• _PASSAGE TO READ_:
* * * * * * *

The TV series juxtaposes the violence, sexual escapades and scheming with intense family love and devotion between Alexander and his children.

“This is clearly The Godfather, in the sense that it’s all about family,” said Canadian actor Colm Feore, who plays Alexander’s archrival, Cardinal Giuliano Della Rovere.

“But it’s also about the Renaissance, explosions of greed, power, art, desires, and how they all fit within the context of the Catholic Church.”

The producers say there is no deliberate attempt to exploit the Catholic Church’s ongoing child sex scandal, noting that Jordan first conceived the idea more than a decade ago.

But they acknowledge that the heightened public of, and interest in, the Vatican could draw more viewers curious about the pre-Reformation Vatican.

What viewers will quickly discover is that the Vatican of today, which represents the world’s smallest state, is vastly different from the institution that ruled over Italy’s papal states and headed a powerful army.

“In those days, the pope was not only the supreme pontiff of the Catholic Church; he was a secular ruler, as well,” said the academic adviser, Zoltan Rihmer.

“This led him into Italian and world politics of the day, and that was a very turbulent period. He had to fight his way through the nobility of Rome and of these papal states.”

The series premiere begins with Cardinal Rodrigo Borgia, working with his 18-year-old Cesare to bribe and scheme their way to victory in the papal conclave. A Spaniard viewed with suspicion by Rome’s elite, Borgia is able to afford the hefty bribes, due to the considerable wealth he accumulated as a senior Vatican administrator.

But it’s clear, after his victory, that the new pope’s rivals, including Della Rovere, will not take defeat easily. Cesare, in a Machiavellian twist, uses an assassination attempt against his father to the family’s advantage.

* * * * * * *

• _SOURCE DATA_:

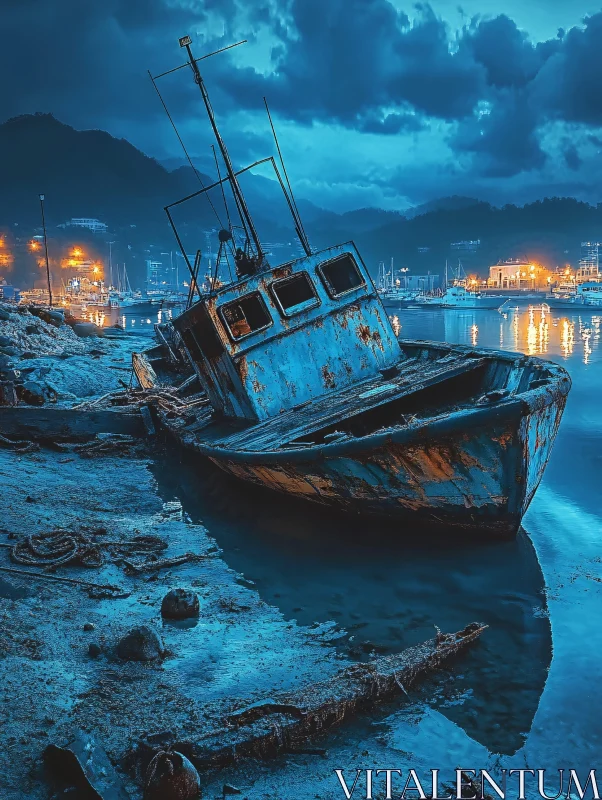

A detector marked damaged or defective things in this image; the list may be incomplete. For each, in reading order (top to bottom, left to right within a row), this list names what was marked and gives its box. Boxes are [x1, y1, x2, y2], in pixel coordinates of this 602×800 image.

rusty boat hull [163, 340, 568, 536]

* * * * * * *

• _REQUIRED ACTIONS_:
**a)** In the passage on the Borgia TV series, how was Cardinal Rodrigo Borgia able to afford the bribes he used in the papal conclave?
**b)** Take the passage on the Borgia TV series further, picking up after its final sentence.

• _EXERCISE ANSWERS_:
**a)** He could pay the large bribes because he had built up considerable wealth as a senior Vatican administrator. That wealth let him buy support despite being a Spaniard whom Rome's elite viewed with suspicion.

**b)**
The series naturally focuses on Alexander’s ruthlessness and his personal and moral flaws, though historians say the more sensational accounts of the Borgia dynasty are one-sided.

“It could be noted that there were positive sides to Alexander’s rule,” noted University of Glasgow historian Christopher Black.

“Besides administrative and financial reforms, he made moves to reform the monastic orders, and was a respected patron of artists and humanist scholars, who respected him.”

Feore said the complexity of Alexander’s character, and the context in which he ruled, can’t be ignored. The pope was in many ways like a warlord, but his goal was to sustain the Catholic Church — and what he hoped would be a family dynasty — in a hostile environment.

“In this world, you have to promise things you’re not going to deliver on, you have to keep your friends close and your enemies closer, you have to understand that people are corruptible, venal, horrible, maniacal, and self-centred. If you can recognize that and use it to your advantage, then you might be doing God’s work,” Feore told Postmedia News.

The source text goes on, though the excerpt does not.